Hollanda’dan getirilen yüzlerce inek telef oldu

Hollanda’dan getirilen yüzlerce inek telef oldu

TBMM Küresel İklim Değişikliği Araştırma Komisyonu’ndan konuşan Atatürk Üniversitesi Öğretim Üyesi Prof. Dr. Kenan Barik, Hollanda'dan Türkiye'ye getirilen holstein cinsi ineklerin telef olduğunu söyledi. Barik, "Bize et olarak döndü veya bir kısmı da et bile olamadı, telef oldu gittiler merada, dağda çünkü şu topoğrafyada onun yaşama şansı yoktu." ifadelerini kullandı.

TBMM Küresel İklim Değişikliği Araştırma Komisyonu 9 Haziran’da AKP Afyonkarahisar Milletvekili Veysel Eroğlu başkanlığında toplandı.

Dışişleri Bakan Yardımcısı Faruk Kaymakçı, İstanbul Üniversitesi Öğretim Üyesi Prof. Dr. Yusuf Serengil ve Atatürk Üniversitesi Öğretim Üyesi Prof. Dr. Kenan Barik komisyon üyelerine sunum yaptı.

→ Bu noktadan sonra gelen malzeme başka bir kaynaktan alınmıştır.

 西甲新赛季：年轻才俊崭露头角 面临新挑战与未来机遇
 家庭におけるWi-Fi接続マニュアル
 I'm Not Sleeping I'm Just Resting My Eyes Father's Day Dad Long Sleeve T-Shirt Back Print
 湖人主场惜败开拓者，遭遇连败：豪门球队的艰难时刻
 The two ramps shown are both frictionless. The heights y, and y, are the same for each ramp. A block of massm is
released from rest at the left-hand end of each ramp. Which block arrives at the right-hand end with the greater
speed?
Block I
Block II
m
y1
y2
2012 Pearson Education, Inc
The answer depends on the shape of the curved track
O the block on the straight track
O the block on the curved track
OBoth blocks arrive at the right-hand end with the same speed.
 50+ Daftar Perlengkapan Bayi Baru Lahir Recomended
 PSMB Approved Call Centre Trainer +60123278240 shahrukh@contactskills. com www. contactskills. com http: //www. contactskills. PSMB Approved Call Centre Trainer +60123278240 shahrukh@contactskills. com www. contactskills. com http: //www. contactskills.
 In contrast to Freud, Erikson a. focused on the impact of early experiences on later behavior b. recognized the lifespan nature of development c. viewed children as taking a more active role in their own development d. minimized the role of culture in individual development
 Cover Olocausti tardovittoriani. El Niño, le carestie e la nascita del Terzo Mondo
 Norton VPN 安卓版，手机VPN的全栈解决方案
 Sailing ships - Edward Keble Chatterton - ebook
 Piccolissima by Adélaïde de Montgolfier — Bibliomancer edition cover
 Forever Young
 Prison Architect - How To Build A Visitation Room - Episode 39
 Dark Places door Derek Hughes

Atatürk Üniversitesi Öğretim Üyesi Prof. Dr. Kenan Barik de Türkiye''de işlenen tarım arazilerinin yüzde 59''unda, mera arazilerinin ise yüzde 64''ünde erozyon olduğunu dile getirdi.

İNEKLER TELEF OLDU

Prof. Dr. Kenan Barik, Hollanda’dan Türkiye’ye yüksek verim düşüncesiyle getirilen onlarca ineğin telef olduğunu söyledi. Barik’in Meclis Komisyon tutanaklarına yansıyan açıklaması şu şekilde:

“Şimdi, hatırlarsanız bir dönem Hollanda’dan holstein ineklerini ithal ettik. Niye? Çünkü holstein ineklerinin verim kapasiteleri çok yüksekti, bu verimden faydalanarak bizim ülkemizin süt miktarını artıracağımızı farz ettik, bu bakış açısıyla olaya yaklaştık. Ama bu coğrafyadan, bu topoğrafyadan holstein ineklerini getirip buraya yerleştirdiğimiz zaman, olayın hiç de öyle olmadığını anladık. Bunu şu açıdan ifade ediyorum:

Bakış açımızı çeşitlendirirsek olayları daha sağlıklı ve daha net görürüz. Nasıl? Buraya holstein ineklerini getirirken yerli ineklerimizi özellikle mesela Doğu Anadolu kırmızısını da aşağıladık “Böyle hayvan olmaz olsun!” “Bu hayvanların ürünleri nedir ki 4 kilo süt veriyorlar!” diye aşağıladık onları “Yeni gelen hayvanlarımız bize 20 kilo süt verecek.” hesabıyla bir girişimde bulunduk ama gelen ineklerin hiçbirisi yaşamadı ve ülkemiz kaynak olarak oldukça önemli bir kaynağı kaybetmiş oldu. Nasıl? Bir ürün olarak göndereceğimiz, mamul olarak, ürün olarak gelecek her şey bize et olarak döndü veya bir kısmı da et bile olamadı, telef oldu gittiler merada, dağda çünkü şu topoğrafyada onun yaşama şansı yoktu.

O zaman bizim yerli ırkların ne kadar harika hayvanlar olduğu ortaya çıktı çünkü bu coğrafyada bırakın yaşamayı, 4 kilo da olsa size bir süt verebiliyorlardı. Bu bakış açısıyla olaya gidersek daha iyi olacağını düşünmekteyim.”

İklim değişikliğine uyum faaliyetlerinde AR-GE faaliyetlerinin göz ardı edilemeyeceğinin altını çizen Barik, şöyle konuştu:

"Suyun yönetiminin tek bir elden yapılması ancak tarımsal sulamanın kesinlikle ayrı değerlendirilmesi gerekir. Bu konuda bir kanun düzenlemesi veya genel müdürlük düzeyinde, planlamada yetkiler çakışmayacak şekilde düzenlenmeli ve tarımsal sulama uzman mühendislerce planlanmalıdır. Tarım sektöründe sulama bitki desenini temel alan yaklaşımından çıkıp toprak yapısını esas alan bir yaklaşımla organize olmalıdır." diye konuştu.